AgentSkillsCN

bibtex-curator

当用户希望修复 Quarto 或 LaTeX 文档中过于简略或未完整书写的引用,将纯文本引用转换为规范的 BibTeX 引用命令,清理参考文献列表,或核查工作论文是否已正式发表时使用。

SKILL.md
--- frontmatter
name: bibtex-curator
description: Use when the user wants to fix bare/written-out citations in a Quarto or LaTeX document, convert plain-text citations to proper BibTeX citation commands, clean up a bibliography, or check if working papers have been published

BibTeX Curator

Detect written-out citations in .qmd/.tex files, resolve them to BibTeX entries, replace with proper citation commands, and check working papers for published versions.

Prerequisites

Requires 3 MCP servers (see ../../mcps/README.md for installation):

  • semantic-scholar-mcp — search academic papers, retrieve BibTeX
  • crossref-mcp — search metadata, get BibTeX, find published versions
  • bibtex-mcp — parse .bib files, scan documents, rekey entries, generate cite commands

Constraints

  • NEVER change the meaning of a citation (wrong paper is worse than a bare citation)
  • NEVER delete existing proper citations (@key, \cite{key}, etc.)
  • MUST preserve all surrounding text exactly
  • MUST add new entries to the project's existing .bib file (don't create a new one)
  • MUST match the project's existing BibTeX key convention (observe existing keys before generating new ones)

Escalation Policy

Ask the user when:

  • Multiple .bib entries match the same author-year
  • API confidence score is 4–6 (ambiguous match)
  • Author name could refer to different people (e.g., "Smith (2015)")
  • Can't find the paper through any source
  • A working paper's published version has a substantially different title (similarity < 0.8)

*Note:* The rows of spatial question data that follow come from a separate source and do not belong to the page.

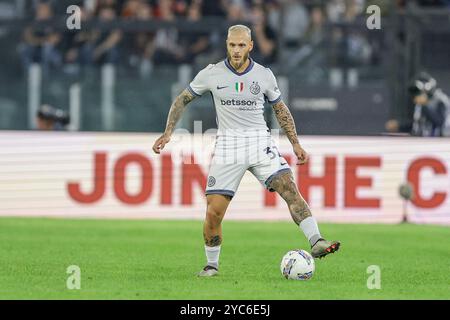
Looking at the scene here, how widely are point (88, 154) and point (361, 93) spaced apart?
4.89 meters

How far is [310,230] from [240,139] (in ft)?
3.56

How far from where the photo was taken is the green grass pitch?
1138 cm

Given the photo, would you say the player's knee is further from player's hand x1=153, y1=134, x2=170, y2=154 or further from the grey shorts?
player's hand x1=153, y1=134, x2=170, y2=154

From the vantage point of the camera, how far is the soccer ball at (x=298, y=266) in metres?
12.3

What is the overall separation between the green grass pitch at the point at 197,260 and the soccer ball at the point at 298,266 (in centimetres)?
10

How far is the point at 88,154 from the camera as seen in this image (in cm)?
2119

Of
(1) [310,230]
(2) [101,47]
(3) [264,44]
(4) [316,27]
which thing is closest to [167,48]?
(2) [101,47]

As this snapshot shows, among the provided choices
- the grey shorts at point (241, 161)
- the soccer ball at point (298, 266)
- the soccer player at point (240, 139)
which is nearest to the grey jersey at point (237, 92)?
the soccer player at point (240, 139)

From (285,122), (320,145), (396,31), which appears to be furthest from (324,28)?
(285,122)

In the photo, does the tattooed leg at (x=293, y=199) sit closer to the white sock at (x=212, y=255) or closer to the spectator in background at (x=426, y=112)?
the white sock at (x=212, y=255)

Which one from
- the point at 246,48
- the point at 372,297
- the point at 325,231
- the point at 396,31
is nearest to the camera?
the point at 372,297

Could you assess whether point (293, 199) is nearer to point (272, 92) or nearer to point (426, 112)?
point (272, 92)

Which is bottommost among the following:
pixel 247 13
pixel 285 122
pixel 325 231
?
pixel 325 231

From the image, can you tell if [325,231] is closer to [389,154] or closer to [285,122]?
[389,154]
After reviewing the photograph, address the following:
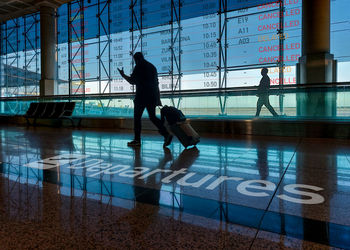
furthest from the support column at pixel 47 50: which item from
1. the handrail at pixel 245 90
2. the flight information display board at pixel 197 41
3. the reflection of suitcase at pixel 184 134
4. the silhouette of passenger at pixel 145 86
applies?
the reflection of suitcase at pixel 184 134

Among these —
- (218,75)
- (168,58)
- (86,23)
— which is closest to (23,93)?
(86,23)

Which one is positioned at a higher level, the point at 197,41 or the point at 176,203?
the point at 197,41

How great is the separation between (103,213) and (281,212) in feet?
2.99

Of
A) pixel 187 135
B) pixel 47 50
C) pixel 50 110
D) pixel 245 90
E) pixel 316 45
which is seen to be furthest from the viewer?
pixel 47 50

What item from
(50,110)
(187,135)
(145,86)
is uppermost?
(145,86)

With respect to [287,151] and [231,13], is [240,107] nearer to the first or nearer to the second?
[287,151]

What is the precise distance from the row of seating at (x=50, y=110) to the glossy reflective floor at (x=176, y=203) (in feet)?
18.1

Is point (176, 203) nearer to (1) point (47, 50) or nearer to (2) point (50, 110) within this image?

Proceed automatically when:

  • Unique match found in .bib file
  • High-confidence API match (score >= 7)
  • Straightforward citation syntax replacement
  • Working paper clearly published with same/near-identical title (similarity >= 0.8)

Workflow

Step 1: Locate Document and Bibliography

Goal: Identify what document to fix and where its bibliography file is

Detect document type:

  • .qmd file → Quarto (uses @key syntax)
  • .tex file → LaTeX (uses \citet{key} or \citep{key} syntax)

Locate bibliography file:

  • For .qmd: Extract from bibliography: field in YAML frontmatter
  • For .tex: Extract from \bibliography{filename} command
  • If not found, ask user for the path to their .bib file

Step 2: Scan for Bare Citations

Goal: Find all written-out citations (like "Author (Year)") that need to be converted to proper citation commands

Use bibtex-mcp tool:

code
bibtex-mcp.scan_bare_citations(path: document_path)

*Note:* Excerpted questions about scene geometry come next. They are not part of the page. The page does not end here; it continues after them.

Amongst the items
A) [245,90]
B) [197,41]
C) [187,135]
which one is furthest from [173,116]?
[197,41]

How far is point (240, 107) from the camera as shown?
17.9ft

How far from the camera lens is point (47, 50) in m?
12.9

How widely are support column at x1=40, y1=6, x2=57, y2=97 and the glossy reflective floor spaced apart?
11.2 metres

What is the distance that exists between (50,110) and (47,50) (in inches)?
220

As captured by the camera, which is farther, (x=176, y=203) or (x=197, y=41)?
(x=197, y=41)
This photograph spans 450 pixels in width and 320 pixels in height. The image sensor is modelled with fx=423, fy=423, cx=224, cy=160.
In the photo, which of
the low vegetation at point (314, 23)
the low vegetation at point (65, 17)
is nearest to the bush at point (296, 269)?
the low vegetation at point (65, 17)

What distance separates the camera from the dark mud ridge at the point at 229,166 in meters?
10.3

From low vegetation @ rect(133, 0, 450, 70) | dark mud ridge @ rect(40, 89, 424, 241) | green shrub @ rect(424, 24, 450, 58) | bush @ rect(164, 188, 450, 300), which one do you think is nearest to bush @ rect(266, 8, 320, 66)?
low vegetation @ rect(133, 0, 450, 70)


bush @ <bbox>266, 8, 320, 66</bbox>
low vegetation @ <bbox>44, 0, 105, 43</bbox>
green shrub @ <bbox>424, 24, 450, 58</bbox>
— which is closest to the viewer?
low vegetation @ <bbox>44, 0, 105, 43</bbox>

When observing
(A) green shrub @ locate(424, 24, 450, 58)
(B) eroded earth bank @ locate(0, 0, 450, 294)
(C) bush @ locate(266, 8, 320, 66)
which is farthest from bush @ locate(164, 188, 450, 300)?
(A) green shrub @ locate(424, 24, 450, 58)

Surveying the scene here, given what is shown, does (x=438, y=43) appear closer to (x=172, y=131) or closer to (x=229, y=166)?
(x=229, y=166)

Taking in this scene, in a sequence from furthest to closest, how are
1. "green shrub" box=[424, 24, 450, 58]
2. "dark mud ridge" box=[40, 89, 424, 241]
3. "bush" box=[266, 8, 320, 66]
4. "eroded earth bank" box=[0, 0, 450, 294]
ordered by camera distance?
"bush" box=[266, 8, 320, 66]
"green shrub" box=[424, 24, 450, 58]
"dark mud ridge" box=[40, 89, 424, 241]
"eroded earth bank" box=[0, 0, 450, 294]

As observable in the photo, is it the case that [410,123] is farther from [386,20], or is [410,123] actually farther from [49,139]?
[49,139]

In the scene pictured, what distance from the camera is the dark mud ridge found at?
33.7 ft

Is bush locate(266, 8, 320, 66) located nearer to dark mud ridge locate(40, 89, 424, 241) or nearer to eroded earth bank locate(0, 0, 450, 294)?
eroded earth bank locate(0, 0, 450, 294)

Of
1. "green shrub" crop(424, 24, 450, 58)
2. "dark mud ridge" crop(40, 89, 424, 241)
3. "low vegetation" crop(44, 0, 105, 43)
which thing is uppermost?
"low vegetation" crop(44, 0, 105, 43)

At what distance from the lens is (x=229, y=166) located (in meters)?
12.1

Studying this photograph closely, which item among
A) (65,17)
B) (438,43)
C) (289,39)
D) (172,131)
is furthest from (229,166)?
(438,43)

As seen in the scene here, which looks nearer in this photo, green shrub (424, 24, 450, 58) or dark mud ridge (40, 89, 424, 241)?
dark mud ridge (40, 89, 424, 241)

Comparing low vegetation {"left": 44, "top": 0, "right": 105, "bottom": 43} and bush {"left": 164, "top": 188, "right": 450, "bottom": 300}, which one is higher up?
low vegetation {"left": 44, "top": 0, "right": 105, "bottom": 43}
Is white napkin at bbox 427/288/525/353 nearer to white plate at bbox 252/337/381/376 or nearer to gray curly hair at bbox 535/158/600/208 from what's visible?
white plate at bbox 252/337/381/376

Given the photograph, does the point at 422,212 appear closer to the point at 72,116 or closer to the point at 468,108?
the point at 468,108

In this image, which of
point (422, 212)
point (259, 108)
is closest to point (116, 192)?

Returns array of citations with:

  • text — matched citation text (e.g., "Conley and Udry (2010)")
  • line — line number in document
  • authors — extracted author last names
  • year — extracted year
  • citation_type — "narrative" or "parenthetical"
  • locator — page/chapter reference if present
  • prefix, suffix — additional text like "see" or "among others"

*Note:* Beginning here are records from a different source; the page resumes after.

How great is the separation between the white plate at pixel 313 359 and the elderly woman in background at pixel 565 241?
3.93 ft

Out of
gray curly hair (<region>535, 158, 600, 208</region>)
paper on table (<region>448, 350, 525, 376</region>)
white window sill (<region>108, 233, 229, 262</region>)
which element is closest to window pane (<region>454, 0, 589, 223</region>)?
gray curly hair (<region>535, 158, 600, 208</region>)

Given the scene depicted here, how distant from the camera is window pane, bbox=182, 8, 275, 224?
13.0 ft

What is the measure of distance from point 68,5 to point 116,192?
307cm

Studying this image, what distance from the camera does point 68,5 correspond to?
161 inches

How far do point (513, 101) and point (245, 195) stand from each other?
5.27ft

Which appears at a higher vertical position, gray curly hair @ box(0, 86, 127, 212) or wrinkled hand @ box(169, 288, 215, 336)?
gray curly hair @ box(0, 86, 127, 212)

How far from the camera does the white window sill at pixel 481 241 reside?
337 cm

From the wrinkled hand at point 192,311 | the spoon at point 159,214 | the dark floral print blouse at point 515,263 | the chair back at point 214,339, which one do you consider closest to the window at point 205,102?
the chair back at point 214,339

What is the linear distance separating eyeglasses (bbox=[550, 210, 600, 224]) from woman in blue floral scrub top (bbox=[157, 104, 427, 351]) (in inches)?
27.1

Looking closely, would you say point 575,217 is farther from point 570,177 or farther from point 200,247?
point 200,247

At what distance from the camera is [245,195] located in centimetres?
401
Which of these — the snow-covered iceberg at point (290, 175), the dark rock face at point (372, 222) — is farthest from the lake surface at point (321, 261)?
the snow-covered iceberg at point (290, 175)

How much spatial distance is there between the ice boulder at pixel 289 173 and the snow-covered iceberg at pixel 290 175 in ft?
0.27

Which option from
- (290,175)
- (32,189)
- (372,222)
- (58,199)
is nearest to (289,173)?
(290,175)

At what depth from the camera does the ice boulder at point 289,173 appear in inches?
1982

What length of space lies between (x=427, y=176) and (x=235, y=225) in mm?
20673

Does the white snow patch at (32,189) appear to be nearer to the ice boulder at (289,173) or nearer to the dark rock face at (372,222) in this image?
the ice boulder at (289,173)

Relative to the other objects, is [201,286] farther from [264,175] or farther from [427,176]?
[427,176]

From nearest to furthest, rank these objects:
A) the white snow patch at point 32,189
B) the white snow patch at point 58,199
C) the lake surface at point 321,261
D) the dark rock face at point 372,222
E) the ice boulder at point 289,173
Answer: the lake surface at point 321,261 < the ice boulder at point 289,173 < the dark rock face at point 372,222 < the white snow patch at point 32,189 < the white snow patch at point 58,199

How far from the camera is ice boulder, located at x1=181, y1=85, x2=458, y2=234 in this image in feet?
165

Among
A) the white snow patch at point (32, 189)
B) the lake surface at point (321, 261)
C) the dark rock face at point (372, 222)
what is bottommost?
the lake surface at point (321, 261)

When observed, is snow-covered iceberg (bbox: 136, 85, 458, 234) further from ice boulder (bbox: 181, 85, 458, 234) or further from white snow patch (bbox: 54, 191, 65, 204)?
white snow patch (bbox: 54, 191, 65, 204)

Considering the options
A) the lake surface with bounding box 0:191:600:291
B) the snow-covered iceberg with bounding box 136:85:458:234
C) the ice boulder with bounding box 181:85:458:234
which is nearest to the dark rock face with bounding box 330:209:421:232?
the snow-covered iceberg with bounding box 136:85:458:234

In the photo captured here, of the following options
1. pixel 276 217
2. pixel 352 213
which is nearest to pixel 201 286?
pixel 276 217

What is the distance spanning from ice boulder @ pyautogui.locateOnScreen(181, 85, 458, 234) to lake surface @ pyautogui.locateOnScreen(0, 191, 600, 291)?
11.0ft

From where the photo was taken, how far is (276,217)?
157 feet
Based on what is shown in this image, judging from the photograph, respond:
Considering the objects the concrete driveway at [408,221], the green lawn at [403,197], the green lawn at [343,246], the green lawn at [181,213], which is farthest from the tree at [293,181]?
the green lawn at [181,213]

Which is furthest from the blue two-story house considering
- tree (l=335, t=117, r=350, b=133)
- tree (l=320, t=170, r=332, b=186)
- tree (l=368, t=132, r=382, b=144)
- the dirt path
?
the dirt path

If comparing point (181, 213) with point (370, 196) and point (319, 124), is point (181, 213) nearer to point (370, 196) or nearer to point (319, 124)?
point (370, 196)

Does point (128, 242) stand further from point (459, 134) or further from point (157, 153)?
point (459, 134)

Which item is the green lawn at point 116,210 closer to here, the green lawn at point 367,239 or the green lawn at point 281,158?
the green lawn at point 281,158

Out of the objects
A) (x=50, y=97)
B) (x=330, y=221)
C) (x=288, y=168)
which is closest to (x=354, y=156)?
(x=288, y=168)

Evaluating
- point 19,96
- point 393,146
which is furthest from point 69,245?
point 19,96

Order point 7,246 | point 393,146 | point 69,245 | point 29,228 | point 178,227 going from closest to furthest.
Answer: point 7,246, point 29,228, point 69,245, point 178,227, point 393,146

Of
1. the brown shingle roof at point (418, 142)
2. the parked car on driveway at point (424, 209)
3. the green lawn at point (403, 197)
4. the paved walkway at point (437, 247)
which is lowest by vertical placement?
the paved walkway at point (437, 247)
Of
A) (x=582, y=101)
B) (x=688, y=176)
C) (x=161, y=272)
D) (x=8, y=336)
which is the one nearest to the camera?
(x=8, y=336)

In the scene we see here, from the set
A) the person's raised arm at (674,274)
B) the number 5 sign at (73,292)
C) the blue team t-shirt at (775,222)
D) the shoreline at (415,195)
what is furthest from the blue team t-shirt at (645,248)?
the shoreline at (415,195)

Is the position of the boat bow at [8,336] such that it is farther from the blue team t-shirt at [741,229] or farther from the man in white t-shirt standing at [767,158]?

This gives us a to-do list of all citations that need fixing. Report to user: "Found N bare citations to resolve."

Step 3: Parse Existing Bibliography

Goal: Index the existing .bib file so we can check if papers are already there before searching APIs

Use bibtex-mcp tool:

code
bibtex-mcp.parse_bib(path: bib_file_path)

Returns author-year index mapping strings like "Conley-2010" to arrays of matching entries. Each entry includes:

  • key — BibTeX key (e.g., "conley2010learning")
  • type — entry type (article, techreport, unpublished, etc.)
  • authors — array of author last names
  • year, title, fields

This lets us quickly check "is Conley (2010) already in the .bib?" before doing expensive API searches.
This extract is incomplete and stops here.